#### Selection:

POST WORLD WAR II JAPANESE MUSIC IN HAWAII

I have rather eclectic music tastes, and the genres I most enjoy include:
  • Baroque (1600-1750)
  • Broadway shows
  • Popular music of the early '50's
  • Post World War II Japanese music with a Hawaii connection
You can't anymore listen to or watch post WWII Japanese music on radio or TV.  However, 15 Craigside is a special place, for we get the Royal Hawaiian Band and, yesterday, Blue Star.  You never heard of this group because it is an orchestra from Okinawa with an average age of 65, but only because the pianist and singer is much, much younger (that's her dancing below):


Most of the songs were Okinawan of this period.  However, the ones I remember  from  youth cover a wider range from the whole country, and two albums in particular are memorable:  Club Nissei (23 songs) and Hawaiian Nisei Songs (16 songs).

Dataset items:

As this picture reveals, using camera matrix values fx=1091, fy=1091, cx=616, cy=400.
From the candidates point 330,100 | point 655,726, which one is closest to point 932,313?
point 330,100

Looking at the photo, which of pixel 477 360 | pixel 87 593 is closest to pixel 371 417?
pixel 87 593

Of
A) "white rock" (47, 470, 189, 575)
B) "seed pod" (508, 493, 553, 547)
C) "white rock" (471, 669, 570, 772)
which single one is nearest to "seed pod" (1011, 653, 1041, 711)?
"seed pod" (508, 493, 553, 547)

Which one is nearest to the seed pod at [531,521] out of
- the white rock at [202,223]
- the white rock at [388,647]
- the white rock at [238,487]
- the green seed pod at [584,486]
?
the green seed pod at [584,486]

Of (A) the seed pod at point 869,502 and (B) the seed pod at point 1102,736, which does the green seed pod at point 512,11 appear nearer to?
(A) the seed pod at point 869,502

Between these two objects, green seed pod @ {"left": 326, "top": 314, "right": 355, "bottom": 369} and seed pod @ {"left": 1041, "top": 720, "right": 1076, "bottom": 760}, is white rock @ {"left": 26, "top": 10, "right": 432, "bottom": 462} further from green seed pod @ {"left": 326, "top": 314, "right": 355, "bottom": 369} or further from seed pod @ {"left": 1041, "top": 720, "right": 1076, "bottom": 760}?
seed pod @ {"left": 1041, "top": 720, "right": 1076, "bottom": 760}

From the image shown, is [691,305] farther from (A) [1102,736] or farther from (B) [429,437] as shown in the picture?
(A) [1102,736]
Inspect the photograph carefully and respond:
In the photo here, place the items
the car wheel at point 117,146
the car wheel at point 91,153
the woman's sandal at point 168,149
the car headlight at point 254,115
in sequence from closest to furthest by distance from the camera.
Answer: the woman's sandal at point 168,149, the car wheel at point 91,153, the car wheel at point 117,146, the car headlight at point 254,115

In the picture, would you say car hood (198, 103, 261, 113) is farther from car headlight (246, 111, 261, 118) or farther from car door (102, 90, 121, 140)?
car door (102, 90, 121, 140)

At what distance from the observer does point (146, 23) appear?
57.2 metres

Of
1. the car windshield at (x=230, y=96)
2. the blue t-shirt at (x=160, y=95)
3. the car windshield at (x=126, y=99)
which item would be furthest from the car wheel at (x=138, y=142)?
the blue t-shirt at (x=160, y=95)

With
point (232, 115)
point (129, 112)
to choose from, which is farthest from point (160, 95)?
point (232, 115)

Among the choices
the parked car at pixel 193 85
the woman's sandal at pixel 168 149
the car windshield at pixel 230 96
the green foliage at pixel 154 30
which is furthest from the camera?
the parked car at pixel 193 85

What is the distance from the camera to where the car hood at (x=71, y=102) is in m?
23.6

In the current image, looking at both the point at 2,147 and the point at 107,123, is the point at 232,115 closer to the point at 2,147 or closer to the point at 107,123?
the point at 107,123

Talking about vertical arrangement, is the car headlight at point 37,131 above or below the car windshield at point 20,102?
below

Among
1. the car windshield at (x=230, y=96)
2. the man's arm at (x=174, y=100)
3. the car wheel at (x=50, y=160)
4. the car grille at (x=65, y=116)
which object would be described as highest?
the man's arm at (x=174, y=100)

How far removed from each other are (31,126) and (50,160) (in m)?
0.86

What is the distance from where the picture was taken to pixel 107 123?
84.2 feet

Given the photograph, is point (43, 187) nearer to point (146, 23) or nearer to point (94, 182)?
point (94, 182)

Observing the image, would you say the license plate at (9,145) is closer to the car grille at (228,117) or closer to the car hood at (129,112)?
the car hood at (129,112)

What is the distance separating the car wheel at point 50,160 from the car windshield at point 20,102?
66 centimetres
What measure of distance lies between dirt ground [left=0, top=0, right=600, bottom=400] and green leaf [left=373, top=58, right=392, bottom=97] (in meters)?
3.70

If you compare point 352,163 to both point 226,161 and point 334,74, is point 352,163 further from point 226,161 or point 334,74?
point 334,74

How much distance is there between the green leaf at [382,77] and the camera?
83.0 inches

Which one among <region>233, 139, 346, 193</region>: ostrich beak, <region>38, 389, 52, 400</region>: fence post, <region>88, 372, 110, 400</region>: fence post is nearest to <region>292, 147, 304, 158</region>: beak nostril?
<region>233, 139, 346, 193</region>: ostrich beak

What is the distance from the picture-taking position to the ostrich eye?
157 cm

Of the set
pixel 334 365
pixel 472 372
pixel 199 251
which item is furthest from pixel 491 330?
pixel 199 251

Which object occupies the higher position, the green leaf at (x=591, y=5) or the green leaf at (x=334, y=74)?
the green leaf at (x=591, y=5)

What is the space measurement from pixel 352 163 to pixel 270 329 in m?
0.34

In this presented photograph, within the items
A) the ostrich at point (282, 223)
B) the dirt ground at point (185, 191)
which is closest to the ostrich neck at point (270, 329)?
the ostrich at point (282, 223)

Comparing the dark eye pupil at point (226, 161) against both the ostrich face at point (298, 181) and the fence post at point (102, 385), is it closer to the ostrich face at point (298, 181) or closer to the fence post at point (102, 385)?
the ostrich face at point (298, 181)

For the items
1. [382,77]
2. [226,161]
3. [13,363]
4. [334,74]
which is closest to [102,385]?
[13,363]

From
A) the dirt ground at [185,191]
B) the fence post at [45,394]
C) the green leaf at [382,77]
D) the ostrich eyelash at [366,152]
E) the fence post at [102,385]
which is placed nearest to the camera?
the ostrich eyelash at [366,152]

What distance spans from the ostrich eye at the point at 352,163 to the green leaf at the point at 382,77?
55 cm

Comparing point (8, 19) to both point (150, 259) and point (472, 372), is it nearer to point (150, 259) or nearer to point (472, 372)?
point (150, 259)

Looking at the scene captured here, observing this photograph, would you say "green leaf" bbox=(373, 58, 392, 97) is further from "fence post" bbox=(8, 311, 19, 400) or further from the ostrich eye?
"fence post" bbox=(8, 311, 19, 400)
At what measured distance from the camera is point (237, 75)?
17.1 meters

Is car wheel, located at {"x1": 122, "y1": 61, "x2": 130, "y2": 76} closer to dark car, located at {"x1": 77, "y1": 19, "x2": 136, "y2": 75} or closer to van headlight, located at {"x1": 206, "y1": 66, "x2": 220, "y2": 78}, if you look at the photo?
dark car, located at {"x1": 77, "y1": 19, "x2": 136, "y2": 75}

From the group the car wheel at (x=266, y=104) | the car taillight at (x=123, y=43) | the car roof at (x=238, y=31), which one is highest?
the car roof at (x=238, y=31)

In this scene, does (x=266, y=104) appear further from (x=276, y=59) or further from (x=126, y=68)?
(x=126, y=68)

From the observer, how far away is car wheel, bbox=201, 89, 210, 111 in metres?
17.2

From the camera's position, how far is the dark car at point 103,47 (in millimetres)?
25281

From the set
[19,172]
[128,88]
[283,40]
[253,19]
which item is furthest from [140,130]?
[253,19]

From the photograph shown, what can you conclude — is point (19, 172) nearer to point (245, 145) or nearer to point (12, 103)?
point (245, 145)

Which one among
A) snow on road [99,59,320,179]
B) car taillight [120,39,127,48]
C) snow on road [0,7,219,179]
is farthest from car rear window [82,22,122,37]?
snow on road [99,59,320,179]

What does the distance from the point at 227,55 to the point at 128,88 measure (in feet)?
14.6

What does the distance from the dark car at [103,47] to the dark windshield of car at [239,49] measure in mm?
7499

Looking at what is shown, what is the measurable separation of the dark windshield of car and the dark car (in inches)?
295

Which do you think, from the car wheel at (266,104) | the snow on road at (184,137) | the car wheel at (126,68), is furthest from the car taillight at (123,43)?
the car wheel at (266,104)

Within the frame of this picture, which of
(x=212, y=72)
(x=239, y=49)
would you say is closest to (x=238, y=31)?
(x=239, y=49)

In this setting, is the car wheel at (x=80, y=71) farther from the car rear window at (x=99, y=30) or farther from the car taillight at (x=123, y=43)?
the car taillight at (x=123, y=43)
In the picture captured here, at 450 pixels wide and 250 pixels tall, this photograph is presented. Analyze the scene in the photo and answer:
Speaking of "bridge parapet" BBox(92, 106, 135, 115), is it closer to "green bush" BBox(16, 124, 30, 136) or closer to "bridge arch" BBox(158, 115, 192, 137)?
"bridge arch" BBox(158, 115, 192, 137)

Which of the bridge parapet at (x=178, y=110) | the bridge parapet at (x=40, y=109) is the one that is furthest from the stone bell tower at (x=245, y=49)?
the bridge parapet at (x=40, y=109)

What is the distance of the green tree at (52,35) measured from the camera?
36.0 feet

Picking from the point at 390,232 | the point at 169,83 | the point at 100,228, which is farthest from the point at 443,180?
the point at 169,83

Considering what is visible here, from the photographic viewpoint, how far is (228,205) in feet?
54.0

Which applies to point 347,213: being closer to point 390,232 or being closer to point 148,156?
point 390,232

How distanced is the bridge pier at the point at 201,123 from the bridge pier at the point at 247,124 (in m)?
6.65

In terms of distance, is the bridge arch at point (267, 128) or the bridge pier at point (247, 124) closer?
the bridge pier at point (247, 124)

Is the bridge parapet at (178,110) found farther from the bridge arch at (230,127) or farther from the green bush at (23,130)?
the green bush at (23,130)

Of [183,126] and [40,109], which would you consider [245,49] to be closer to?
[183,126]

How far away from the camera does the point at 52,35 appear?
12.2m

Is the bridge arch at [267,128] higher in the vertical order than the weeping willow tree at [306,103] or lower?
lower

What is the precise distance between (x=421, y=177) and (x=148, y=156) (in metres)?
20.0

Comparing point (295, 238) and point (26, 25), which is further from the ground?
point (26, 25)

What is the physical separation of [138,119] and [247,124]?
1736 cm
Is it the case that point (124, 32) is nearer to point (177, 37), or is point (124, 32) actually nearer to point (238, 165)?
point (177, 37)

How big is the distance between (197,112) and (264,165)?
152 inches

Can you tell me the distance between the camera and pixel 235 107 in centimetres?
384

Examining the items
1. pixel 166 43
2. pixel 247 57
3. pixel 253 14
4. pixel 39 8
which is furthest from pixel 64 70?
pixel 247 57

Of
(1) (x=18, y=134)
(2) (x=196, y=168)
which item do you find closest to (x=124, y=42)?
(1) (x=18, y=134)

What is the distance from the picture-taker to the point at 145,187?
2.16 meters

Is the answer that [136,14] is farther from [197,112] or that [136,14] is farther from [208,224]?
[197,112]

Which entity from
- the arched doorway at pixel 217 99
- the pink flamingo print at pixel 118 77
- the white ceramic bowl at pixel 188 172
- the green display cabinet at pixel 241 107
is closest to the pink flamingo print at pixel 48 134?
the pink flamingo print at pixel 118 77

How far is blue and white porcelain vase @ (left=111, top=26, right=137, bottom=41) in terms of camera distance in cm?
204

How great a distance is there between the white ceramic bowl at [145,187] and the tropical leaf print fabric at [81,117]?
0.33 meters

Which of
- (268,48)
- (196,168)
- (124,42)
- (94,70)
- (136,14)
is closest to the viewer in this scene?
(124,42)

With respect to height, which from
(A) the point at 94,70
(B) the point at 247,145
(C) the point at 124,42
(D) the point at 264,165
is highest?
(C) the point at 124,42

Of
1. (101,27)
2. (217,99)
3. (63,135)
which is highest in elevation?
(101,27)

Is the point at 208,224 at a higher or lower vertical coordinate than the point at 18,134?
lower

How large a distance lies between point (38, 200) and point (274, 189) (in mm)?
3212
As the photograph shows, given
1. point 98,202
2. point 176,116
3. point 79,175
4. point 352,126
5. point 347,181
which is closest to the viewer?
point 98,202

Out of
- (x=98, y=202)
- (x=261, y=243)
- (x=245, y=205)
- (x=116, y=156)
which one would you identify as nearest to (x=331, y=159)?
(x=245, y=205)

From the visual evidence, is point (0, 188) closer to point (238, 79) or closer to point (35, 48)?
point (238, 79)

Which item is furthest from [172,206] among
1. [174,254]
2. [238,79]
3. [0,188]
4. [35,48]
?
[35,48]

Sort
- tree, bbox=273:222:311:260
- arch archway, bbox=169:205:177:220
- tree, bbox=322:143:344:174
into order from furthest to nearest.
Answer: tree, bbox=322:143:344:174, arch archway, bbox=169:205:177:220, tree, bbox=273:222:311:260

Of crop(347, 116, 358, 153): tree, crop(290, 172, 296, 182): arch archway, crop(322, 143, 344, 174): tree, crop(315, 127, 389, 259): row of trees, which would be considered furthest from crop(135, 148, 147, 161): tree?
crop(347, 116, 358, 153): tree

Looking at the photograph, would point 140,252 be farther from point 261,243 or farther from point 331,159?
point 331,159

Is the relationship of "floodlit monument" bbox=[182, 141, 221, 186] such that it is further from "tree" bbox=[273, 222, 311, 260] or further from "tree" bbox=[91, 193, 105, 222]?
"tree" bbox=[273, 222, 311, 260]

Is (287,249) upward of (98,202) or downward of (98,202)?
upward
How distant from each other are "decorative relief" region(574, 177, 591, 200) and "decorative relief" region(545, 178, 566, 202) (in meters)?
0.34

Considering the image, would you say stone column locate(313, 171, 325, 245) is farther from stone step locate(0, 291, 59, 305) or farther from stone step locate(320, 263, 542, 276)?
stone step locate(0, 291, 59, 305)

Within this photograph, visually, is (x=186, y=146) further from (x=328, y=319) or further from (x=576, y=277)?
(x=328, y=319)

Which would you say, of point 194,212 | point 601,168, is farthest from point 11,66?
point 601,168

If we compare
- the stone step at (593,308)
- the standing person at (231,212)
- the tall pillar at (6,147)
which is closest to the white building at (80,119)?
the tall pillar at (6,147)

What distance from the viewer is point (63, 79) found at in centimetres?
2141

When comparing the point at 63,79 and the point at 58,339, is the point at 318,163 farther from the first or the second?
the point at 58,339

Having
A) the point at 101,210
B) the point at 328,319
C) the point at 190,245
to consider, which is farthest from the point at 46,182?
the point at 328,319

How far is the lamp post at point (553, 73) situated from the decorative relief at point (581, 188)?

#### Tasks to complete:
**A)** List every music genre the post about Japanese music in Hawaii names as a favorite.
**B)** Swap "albums" for "collections" in the stretch of the post about Japanese music in Hawaii from "Most of the" through "Nisei Songs (16 songs).", and write that stretch out again.
Rely only on the post about Japanese music in Hawaii.

#### Task responses:
**A)**
- Baroque (1600-1750)
- Broadway shows
- Popular music of the early '50's
- Post World War II Japanese music with a Hawaii connection

**B)**
Most of the songs were Okinawan of this period.  However, the ones I remember  from  youth cover a wider range from the whole country, and two collections in particular are memorable:  Club Nissei (23 songs) and Hawaiian Nisei Songs (16 songs).